Exercise details: Repeat word for word the lines starting at the one with "шт. (600x370, 336Kb)" and ending at the final line of the material, both ends included; omit pictures.

Extracted information:
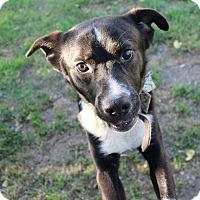Border Collie/Mixed Breed (Medium) Mix Dog for adoption in Lodi, California - EUGENE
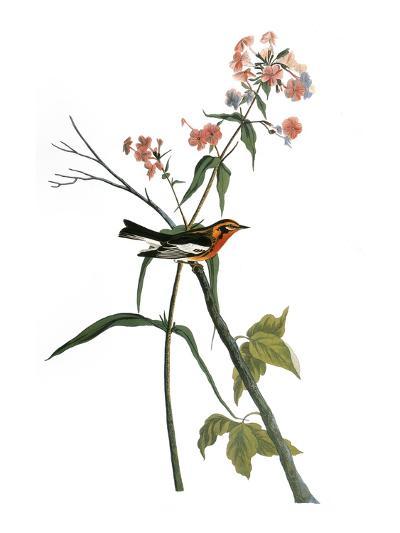 Audubon: Warbler, 1827-38-John James Audubon-Premium Giclee Print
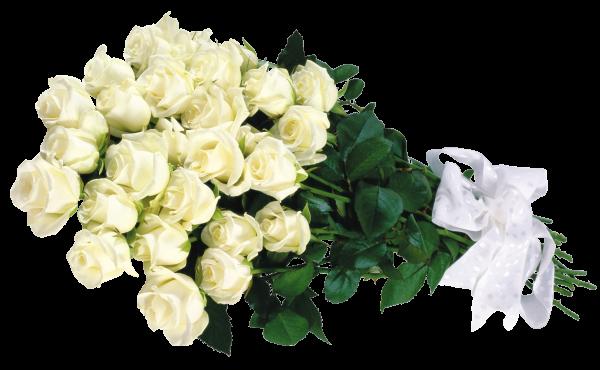 белые розы  23 шт. (600x370, 336Kb)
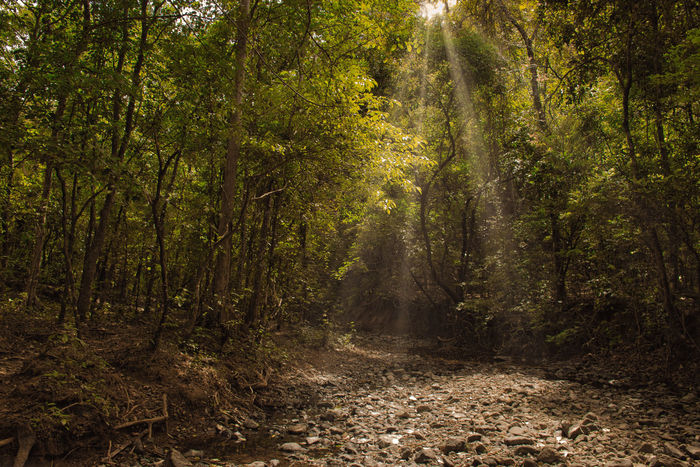 Guanacaste  Nosara Adventure Day Forest Medow Mystery Forest Nature No People Outdoors Plant Sunbeam Tree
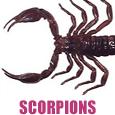 scopion pest control
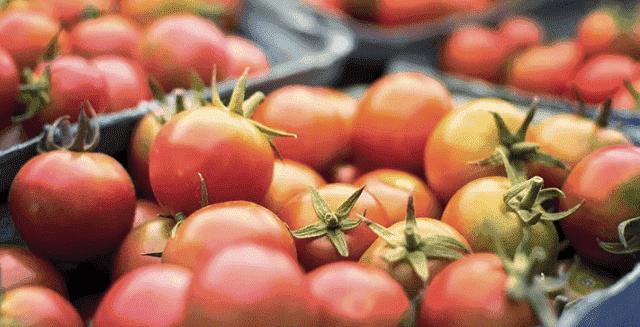 Spanish MEP: Moroccan Tomato Exports Threaten 'Stability of EU Market'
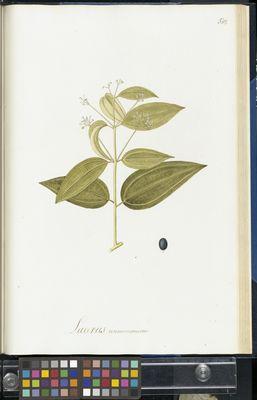 Laurus cinnamomum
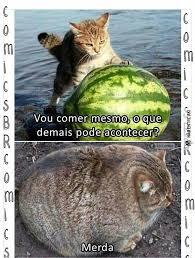Gato Meme - gato melancia gatancia memes hu3 br amino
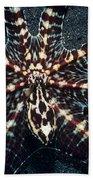 Wonderpus Octopus Beach Towel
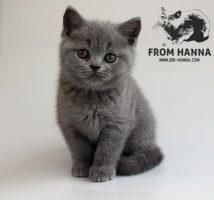 eyja_from_hanna_blue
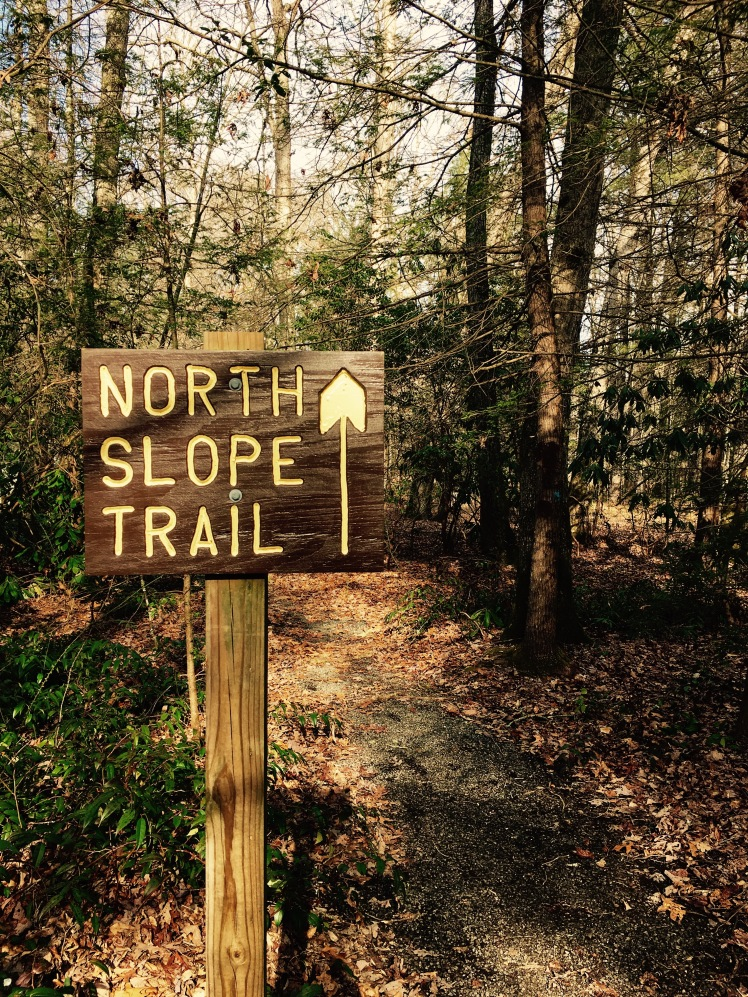 North Slope Trail - Trail Head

Problem solution:
 белые розы  23 шт. (600x370, 336Kb)
 Guanacaste  Nosara Adventure Day Forest Medow Mystery Forest Nature No People Outdoors Plant Sunbeam Tree
 scopion pest control
 Spanish MEP: Moroccan Tomato Exports Threaten 'Stability of EU Market'
 Laurus cinnamomum
Gato Meme - gato melancia gatancia memes hu3 br amino
 Wonderpus Octopus Beach Towel
 eyja_from_hanna_blue
 North Slope Trail - Trail Head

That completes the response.